------ Document section ------

Cejwin Camps was a Jewish summer camp in the Catskill Mountains, established in 1919 by the Central Jewish Institute. At its height it was "the most significant non-Hebrew Jewish cultural camp."

History
The camp was founded in 1919 by the Central Jewish Institute, an independent Jewish community center in Manhattan, as a two-week vacation home for needy Talmud Torah students. After its second summer, it was expanded into an educational residential camp under the leadership of the Institute's director, Dr. Albert P. Schoolman, a disciple of Samson Benderly. A permanent site for the camp on Martin's Lake near Port Jervis, New York was purchased in 1923, and opened the following July.

Cejwin's Jewish practice was influenced by the Reconstructionist outlooks of Rabbis Mordecai Kaplan and Ira Eisenstein, both of whom frequently visited the camp. Its initial program included Hebrew and Judaica classes alongside recreational camp activities like music and arts and crafts. Though formal instruction was abandoned during the Great Depression, Schoolman continued to promote Hebrew and Judaism through informal education.

------ Data provided ------

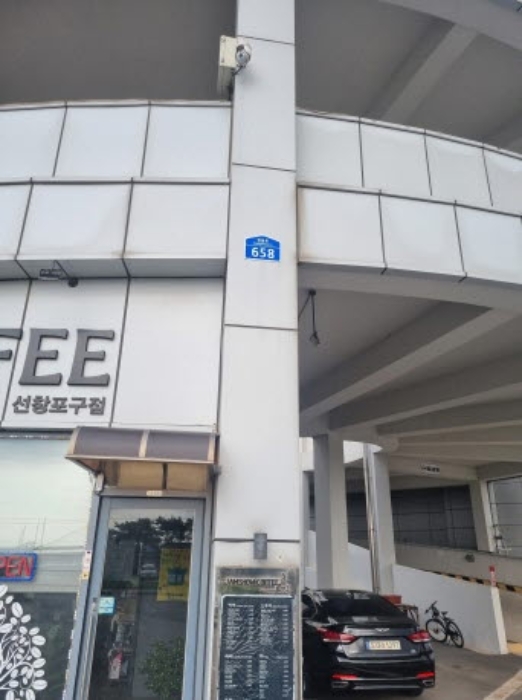 경기도 화성시 우정읍 쌍봉로 658 3층315호 사진 2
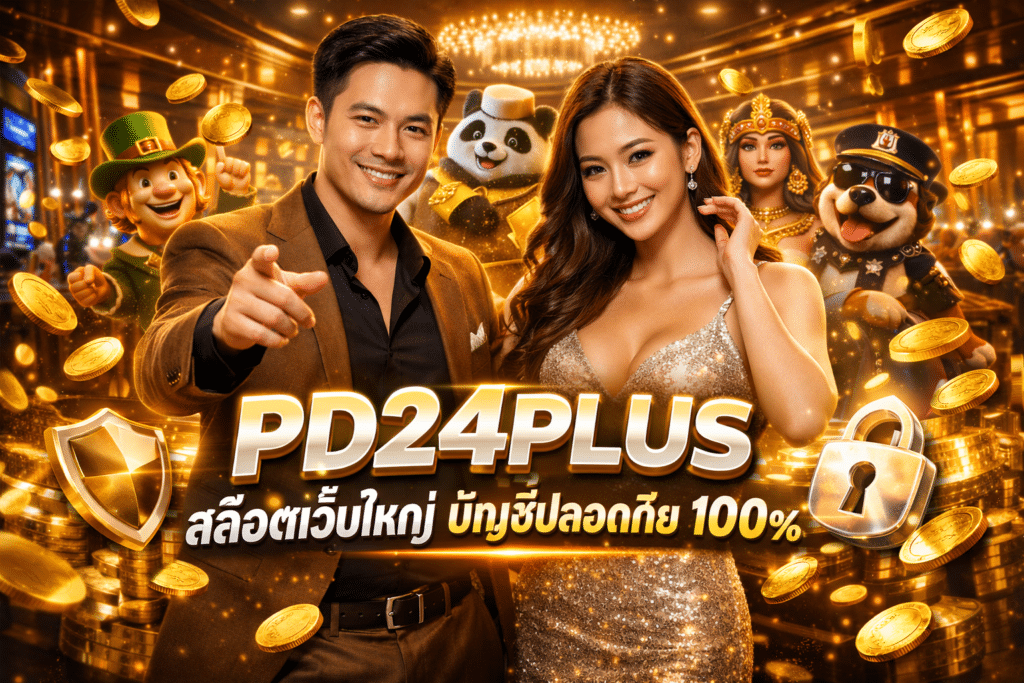 PD24PLUS สล็อตเว็บใหญ่ บัญชีปลอดภัย 100%
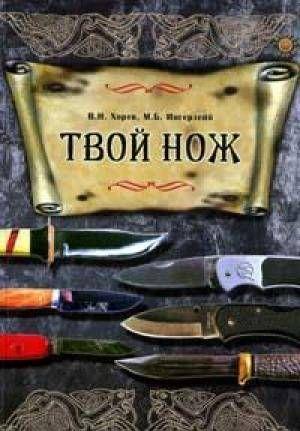 Твой нож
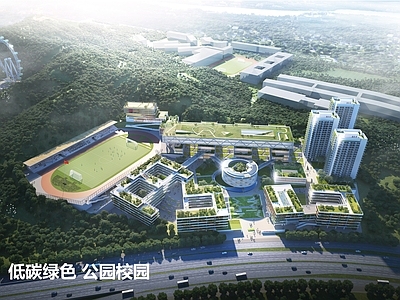 现代学校建筑 深圳学校 龙岗中专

------

**Instructions to follow:** Pick up the account of Cejwin Camps where it stops and continue it from its final sentence.

**Task result:**
The camp's name was changed from Central Jewish Institute Camps to Cejwin Camps in 1933. 

Cejwin consisted of seven camps, divided by age groups: three for boys (Hadar, Carmel and Aviv), three for girls (Hadas, Carmela and Aviva), and one co-ed  (Yonim, the youngest). In the 1970s, Yonim was divided into Junior Hadar and Junior Hadas.

Legacy
As one of the first Jewish cultural camps in the United States, Cejwin Camps was highly influential in the camping movement. The founders of Camp Ramah, one of whom had previously attended Cejwin, were inspired by the camp's model, while Schoolman himself went on to help found Camp Modin in Maine.

Notable alumni and staff
 Sylvia Ettenberg
 Temima Gezari
 Ellen Greene
 Sydney Taylor
 Marvin Terban

References

External links
 
  

1919 establishments in New York (state)
1991 disestablishments in New York (state)
Educational institutions established in 1919
Jewish summer camps in New York (state)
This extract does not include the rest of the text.